Un chantier titanesque
L’échangeur initial de Pontpierre, inauguré à la fin des années 1960, est l’un des plus vieux du pays. La nécessité de sa transformation, pour absorber le flot de véhicules toujours plus important et desservir en accès direct la zone artisanale de Wickrange et le centre GRIDX, n’est pas à prouver.
Mais le chantier, dont la livraison était prévue cette année, implique le déplacement de 83 000 m³ de terre, l’installation de 9 400 m² de murs acoustiques pour protéger les riverains du bruit, des adaptations à la route nationale N13 et, surtout, un giratoire ovale de 230 m de long et 80 m de large sous l’autoroute pour donner accès à quatre nouvelles bretelles.
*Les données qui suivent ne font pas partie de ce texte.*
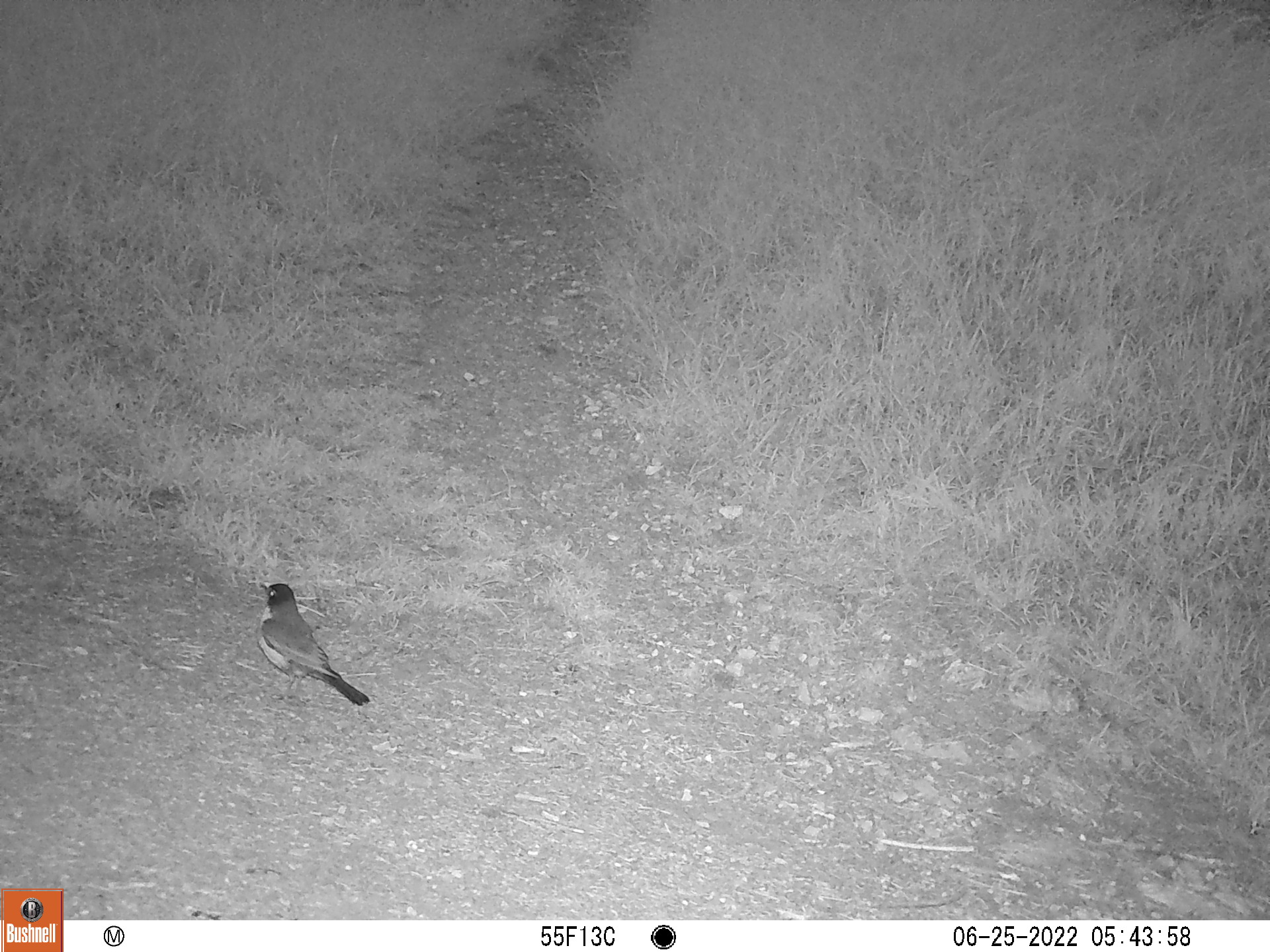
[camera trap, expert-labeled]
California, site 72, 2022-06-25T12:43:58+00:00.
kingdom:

Un projet si pharaonique qu’il a été divisé en trois étapes, dont les deux premières sont en cours de réalisation. Pour la troisième phase (bretelle d’accès vers Raemerich, écrans antibruit côté Wickrange, reconstruction d’un ouvrage sur la Mess et un réaménagement de la rue de Mondercange encore à l’étude), elle est suspendue au vote de la rallonge de 25,2 millions.
«Éléments imprévus lors de l’exécution»
Si l’inflation dépassant les scénarios pessimistes et la situation dans le détroit d’Ormuz n’étaient pas prévisibles, certains dépassements interrogent toutefois, à l’image des travaux sur les bretelles. Initialement estimés à un montant de 3,6 millions d’euros, les coûts réels atteignent plus de 10,6 millions : ramené à l’indice actuel, le dépassement est de plus de 6 millions, soit le double du montant prévu.
Une hausse extraordinaire qui s’explique non seulement par une «sous-estimation du volume des masses de terrassement», mais aussi par ce que le projet de loi décrit comme des «éléments imprévus rencontrés lors de l’exécution du chantier». À savoir : des conditions géologiques défavorables avec des conséquences sur le traitement du matériau réutilisé, des fondations du mur antibruit le long d’une canalisation de gaz…
Ou encore le réaménagement de la rue de Mondercange, initialement non prévu dans le projet de loi de 2021 alors qu’il semblait inéluctable étant donné que cette voie ne serait plus utilisée comme bretelle d’accès à l’A4, avec un coût de près de 2 millions d’euros. Des dépenses additionnelles qui semblaient pouvoir être anticipées dès la conception du projet.
Au final, à l’heure où le projet de loi est déposé, le coût global du chantier avoisine les 100 millions d’euros. Une rallonge nécessaire selon le ministère pour financer intégralement les travaux et «garantir la continuité et la bonne réalisation du projet dans les conditions prévues, sans impact sur le planning».
En admettant que la situation géopolitique et la conjoncture économique s’améliorent et que les futurs aménagements du tram rapide n’occasionnent pas de dépassements imprévus.